Set out the entries as a numbered list, from the first line up to and including the line with "5.91 meters", and leave out any blank lines.

====

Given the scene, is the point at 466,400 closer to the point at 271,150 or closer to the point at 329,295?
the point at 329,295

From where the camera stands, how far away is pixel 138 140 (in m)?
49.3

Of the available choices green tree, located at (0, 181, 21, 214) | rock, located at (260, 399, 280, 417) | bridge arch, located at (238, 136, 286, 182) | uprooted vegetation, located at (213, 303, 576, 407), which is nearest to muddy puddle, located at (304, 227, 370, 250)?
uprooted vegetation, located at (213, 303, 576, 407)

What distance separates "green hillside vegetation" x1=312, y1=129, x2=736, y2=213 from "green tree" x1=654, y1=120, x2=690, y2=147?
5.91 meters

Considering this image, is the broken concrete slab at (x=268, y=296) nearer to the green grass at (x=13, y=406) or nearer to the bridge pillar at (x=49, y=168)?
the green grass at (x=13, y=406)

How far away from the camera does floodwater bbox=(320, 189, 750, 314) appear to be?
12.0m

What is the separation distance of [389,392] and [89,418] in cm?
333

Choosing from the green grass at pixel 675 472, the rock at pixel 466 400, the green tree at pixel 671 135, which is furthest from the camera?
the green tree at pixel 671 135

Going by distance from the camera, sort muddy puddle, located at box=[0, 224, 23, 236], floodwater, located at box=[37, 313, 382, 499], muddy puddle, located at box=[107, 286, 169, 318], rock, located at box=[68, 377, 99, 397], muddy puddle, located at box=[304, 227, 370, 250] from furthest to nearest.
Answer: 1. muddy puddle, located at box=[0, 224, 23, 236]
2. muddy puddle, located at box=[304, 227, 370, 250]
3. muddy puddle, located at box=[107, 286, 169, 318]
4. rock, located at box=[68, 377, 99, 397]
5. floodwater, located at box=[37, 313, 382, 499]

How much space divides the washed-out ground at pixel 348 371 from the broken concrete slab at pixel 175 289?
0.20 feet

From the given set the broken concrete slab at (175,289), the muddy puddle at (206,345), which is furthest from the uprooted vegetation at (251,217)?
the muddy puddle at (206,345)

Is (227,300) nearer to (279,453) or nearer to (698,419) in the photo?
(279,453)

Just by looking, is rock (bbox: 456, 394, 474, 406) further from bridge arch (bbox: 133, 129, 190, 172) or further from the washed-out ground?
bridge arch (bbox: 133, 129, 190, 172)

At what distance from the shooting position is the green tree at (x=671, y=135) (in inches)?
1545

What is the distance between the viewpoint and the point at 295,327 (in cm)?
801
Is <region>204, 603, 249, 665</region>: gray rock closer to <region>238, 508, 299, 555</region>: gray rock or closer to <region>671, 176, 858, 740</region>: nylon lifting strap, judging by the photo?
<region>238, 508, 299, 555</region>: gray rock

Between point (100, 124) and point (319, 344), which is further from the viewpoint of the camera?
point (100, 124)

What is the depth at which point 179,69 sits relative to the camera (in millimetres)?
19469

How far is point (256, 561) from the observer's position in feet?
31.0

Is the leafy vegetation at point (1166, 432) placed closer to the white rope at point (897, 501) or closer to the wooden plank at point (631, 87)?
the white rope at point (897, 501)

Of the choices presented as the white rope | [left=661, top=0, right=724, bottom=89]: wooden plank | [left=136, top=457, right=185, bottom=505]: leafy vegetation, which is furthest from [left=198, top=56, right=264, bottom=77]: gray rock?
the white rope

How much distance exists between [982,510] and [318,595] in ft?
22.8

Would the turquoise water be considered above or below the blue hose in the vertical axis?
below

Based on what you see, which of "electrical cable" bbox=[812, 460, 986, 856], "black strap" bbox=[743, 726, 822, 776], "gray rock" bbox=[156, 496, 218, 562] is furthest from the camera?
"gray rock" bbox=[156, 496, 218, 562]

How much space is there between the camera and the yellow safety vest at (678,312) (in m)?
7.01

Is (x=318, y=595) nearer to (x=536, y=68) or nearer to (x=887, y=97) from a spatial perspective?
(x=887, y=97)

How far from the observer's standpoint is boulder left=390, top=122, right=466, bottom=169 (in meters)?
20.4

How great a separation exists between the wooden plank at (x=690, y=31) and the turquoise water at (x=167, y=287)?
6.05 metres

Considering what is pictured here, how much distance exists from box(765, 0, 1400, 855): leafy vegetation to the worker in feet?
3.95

====

* **Exercise output**
1. Given the scene, is the point at 466,400 closer to the point at 271,150 or closer to the point at 329,295?
2. the point at 329,295
3. From where the camera stands, how far away is pixel 138 140 (in m)?
4. 49.3
5. Of the available choices green tree, located at (0, 181, 21, 214) | rock, located at (260, 399, 280, 417) | bridge arch, located at (238, 136, 286, 182) | uprooted vegetation, located at (213, 303, 576, 407), which is nearest to muddy puddle, located at (304, 227, 370, 250)?
6. uprooted vegetation, located at (213, 303, 576, 407)
7. What distance separates "green hillside vegetation" x1=312, y1=129, x2=736, y2=213 from "green tree" x1=654, y1=120, x2=690, y2=147?
8. 5.91 meters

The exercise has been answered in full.